Given request - The entries are to be returned exactly, with images left out.

• • • •

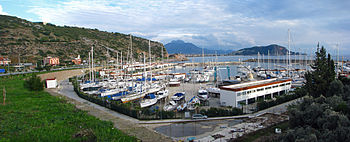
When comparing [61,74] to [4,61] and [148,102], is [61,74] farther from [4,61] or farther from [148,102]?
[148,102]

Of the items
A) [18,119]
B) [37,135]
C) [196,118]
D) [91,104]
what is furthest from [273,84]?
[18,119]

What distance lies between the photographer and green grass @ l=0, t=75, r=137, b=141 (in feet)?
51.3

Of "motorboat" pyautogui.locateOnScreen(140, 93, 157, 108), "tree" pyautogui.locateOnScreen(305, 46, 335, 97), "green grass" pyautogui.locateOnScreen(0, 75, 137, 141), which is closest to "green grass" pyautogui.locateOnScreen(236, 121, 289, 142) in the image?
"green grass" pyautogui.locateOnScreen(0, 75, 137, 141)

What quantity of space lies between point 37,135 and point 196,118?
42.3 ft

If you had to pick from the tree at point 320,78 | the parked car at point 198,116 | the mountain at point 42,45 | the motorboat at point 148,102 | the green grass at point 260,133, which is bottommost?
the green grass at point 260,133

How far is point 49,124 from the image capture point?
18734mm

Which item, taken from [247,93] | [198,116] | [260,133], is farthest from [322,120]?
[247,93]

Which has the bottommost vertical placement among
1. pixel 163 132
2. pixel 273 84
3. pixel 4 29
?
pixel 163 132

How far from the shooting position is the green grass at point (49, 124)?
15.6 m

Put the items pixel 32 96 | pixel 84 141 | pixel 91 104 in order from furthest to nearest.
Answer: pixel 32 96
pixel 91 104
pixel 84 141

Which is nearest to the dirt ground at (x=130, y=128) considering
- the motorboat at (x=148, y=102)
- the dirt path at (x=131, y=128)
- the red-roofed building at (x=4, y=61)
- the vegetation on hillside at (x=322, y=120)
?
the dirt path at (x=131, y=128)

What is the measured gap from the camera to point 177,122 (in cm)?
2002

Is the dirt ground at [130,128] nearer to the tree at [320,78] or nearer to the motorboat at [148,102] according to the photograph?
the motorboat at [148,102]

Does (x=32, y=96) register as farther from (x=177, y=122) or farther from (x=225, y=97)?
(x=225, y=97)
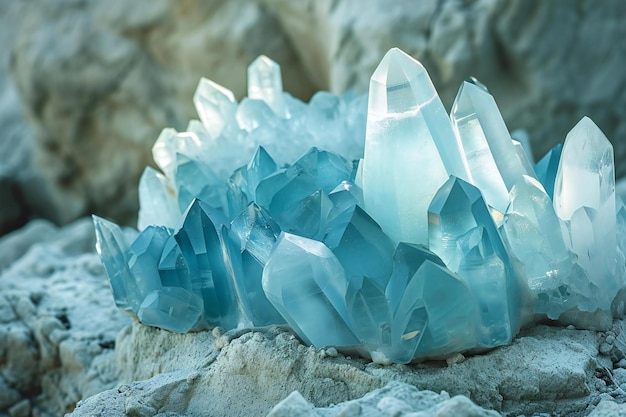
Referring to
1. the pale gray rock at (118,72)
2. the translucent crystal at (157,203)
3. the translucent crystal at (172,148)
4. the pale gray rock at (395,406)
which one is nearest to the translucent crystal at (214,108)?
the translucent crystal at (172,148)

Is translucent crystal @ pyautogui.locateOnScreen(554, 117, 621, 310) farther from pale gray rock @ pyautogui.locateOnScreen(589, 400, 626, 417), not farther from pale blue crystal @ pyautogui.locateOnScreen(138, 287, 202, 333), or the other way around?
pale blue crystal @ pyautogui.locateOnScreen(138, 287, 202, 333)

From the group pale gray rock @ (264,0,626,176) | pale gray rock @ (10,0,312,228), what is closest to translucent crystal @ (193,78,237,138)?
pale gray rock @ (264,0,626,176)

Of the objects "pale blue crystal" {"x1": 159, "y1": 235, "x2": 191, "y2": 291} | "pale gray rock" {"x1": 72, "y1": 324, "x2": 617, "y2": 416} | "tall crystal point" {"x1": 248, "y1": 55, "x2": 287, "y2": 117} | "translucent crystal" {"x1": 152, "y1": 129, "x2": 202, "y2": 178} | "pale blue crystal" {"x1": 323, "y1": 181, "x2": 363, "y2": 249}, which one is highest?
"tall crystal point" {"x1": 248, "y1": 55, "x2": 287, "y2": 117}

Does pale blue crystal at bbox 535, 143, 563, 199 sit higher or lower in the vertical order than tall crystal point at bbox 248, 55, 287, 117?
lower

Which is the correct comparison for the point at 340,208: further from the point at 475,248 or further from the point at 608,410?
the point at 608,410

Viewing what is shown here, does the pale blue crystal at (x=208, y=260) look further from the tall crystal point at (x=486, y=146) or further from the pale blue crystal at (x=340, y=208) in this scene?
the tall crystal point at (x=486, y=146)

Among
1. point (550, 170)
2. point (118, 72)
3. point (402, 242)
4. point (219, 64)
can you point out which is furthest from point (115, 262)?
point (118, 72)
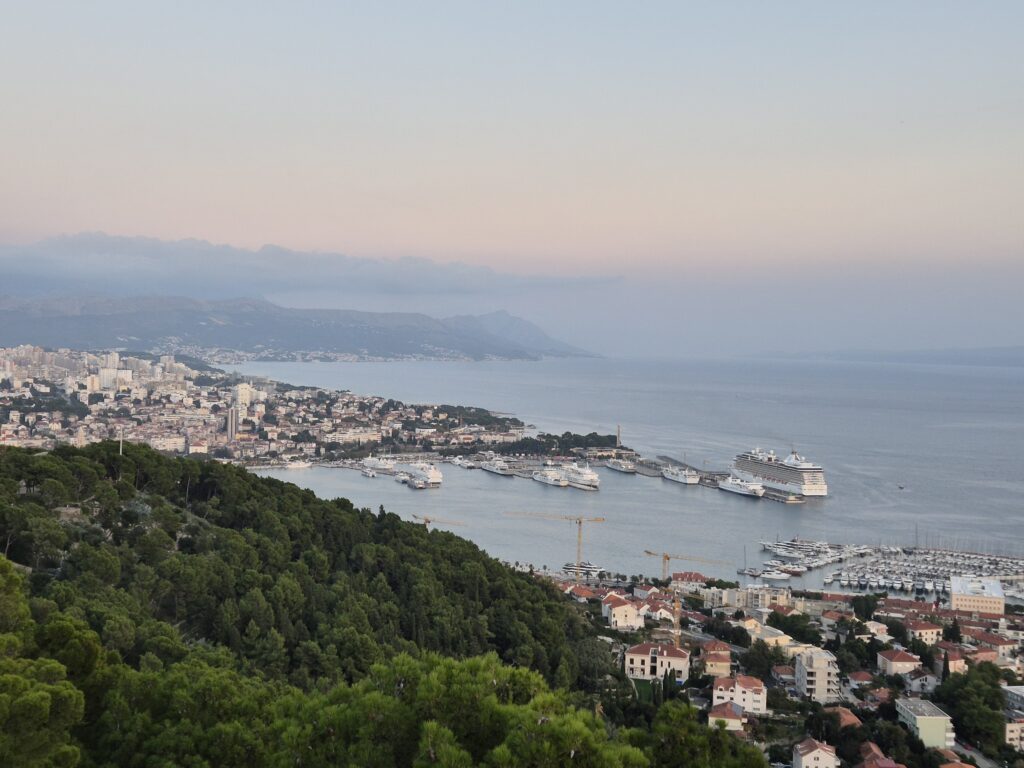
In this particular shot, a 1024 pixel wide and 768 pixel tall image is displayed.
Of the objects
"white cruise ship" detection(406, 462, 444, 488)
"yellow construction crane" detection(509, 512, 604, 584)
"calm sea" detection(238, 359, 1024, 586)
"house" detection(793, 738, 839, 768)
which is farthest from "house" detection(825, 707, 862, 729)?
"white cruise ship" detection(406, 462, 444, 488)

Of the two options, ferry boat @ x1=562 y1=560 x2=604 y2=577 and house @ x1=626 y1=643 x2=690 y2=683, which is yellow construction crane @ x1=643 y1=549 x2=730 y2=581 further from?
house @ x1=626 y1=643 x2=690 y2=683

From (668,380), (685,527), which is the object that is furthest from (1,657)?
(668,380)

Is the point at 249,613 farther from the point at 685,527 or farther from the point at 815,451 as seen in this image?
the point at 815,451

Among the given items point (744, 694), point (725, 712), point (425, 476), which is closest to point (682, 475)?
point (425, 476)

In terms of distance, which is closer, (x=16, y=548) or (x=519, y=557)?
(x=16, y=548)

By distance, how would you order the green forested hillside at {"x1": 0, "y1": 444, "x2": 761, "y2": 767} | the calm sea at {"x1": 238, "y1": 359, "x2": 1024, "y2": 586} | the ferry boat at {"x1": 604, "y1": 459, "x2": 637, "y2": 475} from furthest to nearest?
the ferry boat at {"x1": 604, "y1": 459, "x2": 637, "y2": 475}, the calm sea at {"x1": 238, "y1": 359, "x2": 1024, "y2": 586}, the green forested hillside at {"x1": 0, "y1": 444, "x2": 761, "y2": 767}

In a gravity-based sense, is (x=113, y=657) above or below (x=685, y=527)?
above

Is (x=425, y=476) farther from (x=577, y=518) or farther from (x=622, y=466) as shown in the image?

• • • •

Response to this task -
When comparing [61,74] to [4,61] and [148,102], is [61,74] farther from [4,61] or farther from [148,102]?
[148,102]

Of the items
A) [18,119]
B) [37,135]
C) [196,118]
D) [91,104]
what is furthest from [273,84]?
[18,119]

What distance lies between the photographer and green grass @ l=0, t=75, r=137, b=141 (in feet)?
51.3

Of "motorboat" pyautogui.locateOnScreen(140, 93, 157, 108), "tree" pyautogui.locateOnScreen(305, 46, 335, 97), "green grass" pyautogui.locateOnScreen(0, 75, 137, 141), which is closest to "green grass" pyautogui.locateOnScreen(236, 121, 289, 142) in the image?
"green grass" pyautogui.locateOnScreen(0, 75, 137, 141)

What quantity of space lies between point 37,135 and point 196,118?
42.3 ft

If you had to pick from the tree at point 320,78 | the parked car at point 198,116 | the mountain at point 42,45 | the motorboat at point 148,102 | the green grass at point 260,133, which is bottommost?
the green grass at point 260,133

How far is point 49,124 from the image capture point?
18734mm

Which item, taken from [247,93] | [198,116] | [260,133], is farthest from [322,120]?
[247,93]

Which has the bottommost vertical placement among
1. pixel 163 132
2. pixel 273 84
3. pixel 4 29
?
pixel 163 132

How far from the shooting position is the green grass at point (49, 124)?
15.6 m

Put the items pixel 32 96 | pixel 84 141 | pixel 91 104 in order from furthest to nearest.
Answer: pixel 32 96
pixel 91 104
pixel 84 141

Which is nearest to the dirt ground at (x=130, y=128) considering
- the motorboat at (x=148, y=102)
- the dirt path at (x=131, y=128)
- the red-roofed building at (x=4, y=61)
- the vegetation on hillside at (x=322, y=120)
?
the dirt path at (x=131, y=128)

What is the measured gap from the camera to point 177,122 (in cm)?
2002

Is the dirt ground at [130,128] nearer to the tree at [320,78] or nearer to the motorboat at [148,102] according to the photograph?
the motorboat at [148,102]

Does (x=32, y=96) register as farther from (x=177, y=122) or farther from (x=225, y=97)?
(x=225, y=97)
Referring to
1. the pale gray rock at (118,72)
2. the translucent crystal at (157,203)
3. the translucent crystal at (172,148)
4. the pale gray rock at (395,406)
which one is nearest to the translucent crystal at (214,108)?
the translucent crystal at (172,148)

Is translucent crystal @ pyautogui.locateOnScreen(554, 117, 621, 310) farther from pale gray rock @ pyautogui.locateOnScreen(589, 400, 626, 417), not farther from pale blue crystal @ pyautogui.locateOnScreen(138, 287, 202, 333), or the other way around?
pale blue crystal @ pyautogui.locateOnScreen(138, 287, 202, 333)

From the group pale gray rock @ (264,0,626,176) | pale gray rock @ (10,0,312,228), what is closest to translucent crystal @ (193,78,237,138)?
pale gray rock @ (264,0,626,176)

Of the objects "pale blue crystal" {"x1": 159, "y1": 235, "x2": 191, "y2": 291} | "pale gray rock" {"x1": 72, "y1": 324, "x2": 617, "y2": 416} | "tall crystal point" {"x1": 248, "y1": 55, "x2": 287, "y2": 117} | "translucent crystal" {"x1": 152, "y1": 129, "x2": 202, "y2": 178} | "pale blue crystal" {"x1": 323, "y1": 181, "x2": 363, "y2": 249}, which one is highest?
"tall crystal point" {"x1": 248, "y1": 55, "x2": 287, "y2": 117}

Does pale blue crystal at bbox 535, 143, 563, 199 sit higher or lower in the vertical order than tall crystal point at bbox 248, 55, 287, 117?
lower

Which is the correct comparison for the point at 340,208: further from the point at 475,248 or further from the point at 608,410?
the point at 608,410

Viewing what is shown here, does the pale blue crystal at (x=208, y=260) look further from the tall crystal point at (x=486, y=146) or further from the pale blue crystal at (x=340, y=208) in this scene?
the tall crystal point at (x=486, y=146)

Among
1. point (550, 170)
2. point (118, 72)
3. point (402, 242)
4. point (219, 64)
can you point out which is furthest from point (115, 262)?
point (118, 72)
In this particular shot, a 1024 pixel wide and 768 pixel tall image is displayed.
Of the objects
"white cruise ship" detection(406, 462, 444, 488)
"yellow construction crane" detection(509, 512, 604, 584)
"calm sea" detection(238, 359, 1024, 586)
"house" detection(793, 738, 839, 768)
which is farthest from "house" detection(825, 707, 862, 729)?
"white cruise ship" detection(406, 462, 444, 488)

Of the two options, ferry boat @ x1=562 y1=560 x2=604 y2=577 and house @ x1=626 y1=643 x2=690 y2=683, which is yellow construction crane @ x1=643 y1=549 x2=730 y2=581 further from?
house @ x1=626 y1=643 x2=690 y2=683

From (668,380), (685,527), which is the object that is furthest from (1,657)?
(668,380)

Is the point at 249,613 farther from the point at 685,527 or farther from the point at 815,451 as seen in this image?
the point at 815,451

Among the given items point (744, 694), point (725, 712), point (425, 476), which is closest to point (682, 475)?
point (425, 476)

In terms of distance, which is closer, (x=16, y=548) or (x=519, y=557)?
(x=16, y=548)

By distance, how would you order the green forested hillside at {"x1": 0, "y1": 444, "x2": 761, "y2": 767} | the calm sea at {"x1": 238, "y1": 359, "x2": 1024, "y2": 586} | the ferry boat at {"x1": 604, "y1": 459, "x2": 637, "y2": 475} from furthest to nearest?
the ferry boat at {"x1": 604, "y1": 459, "x2": 637, "y2": 475}, the calm sea at {"x1": 238, "y1": 359, "x2": 1024, "y2": 586}, the green forested hillside at {"x1": 0, "y1": 444, "x2": 761, "y2": 767}

In a gravity-based sense, is (x=113, y=657) above or below (x=685, y=527)?
above

Is (x=425, y=476) farther from (x=577, y=518) or farther from (x=622, y=466) as shown in the image?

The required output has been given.